§ **Given instruction**
Please repeat the data below line for line, changing nothing.

§ **Records shown**
§

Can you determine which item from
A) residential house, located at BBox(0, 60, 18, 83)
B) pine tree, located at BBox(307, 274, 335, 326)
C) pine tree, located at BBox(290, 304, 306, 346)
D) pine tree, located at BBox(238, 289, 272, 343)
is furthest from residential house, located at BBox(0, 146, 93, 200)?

§

§ **Output for this exercise**
Can you determine which item from
A) residential house, located at BBox(0, 60, 18, 83)
B) pine tree, located at BBox(307, 274, 335, 326)
C) pine tree, located at BBox(290, 304, 306, 346)
D) pine tree, located at BBox(238, 289, 272, 343)
is furthest from residential house, located at BBox(0, 146, 93, 200)?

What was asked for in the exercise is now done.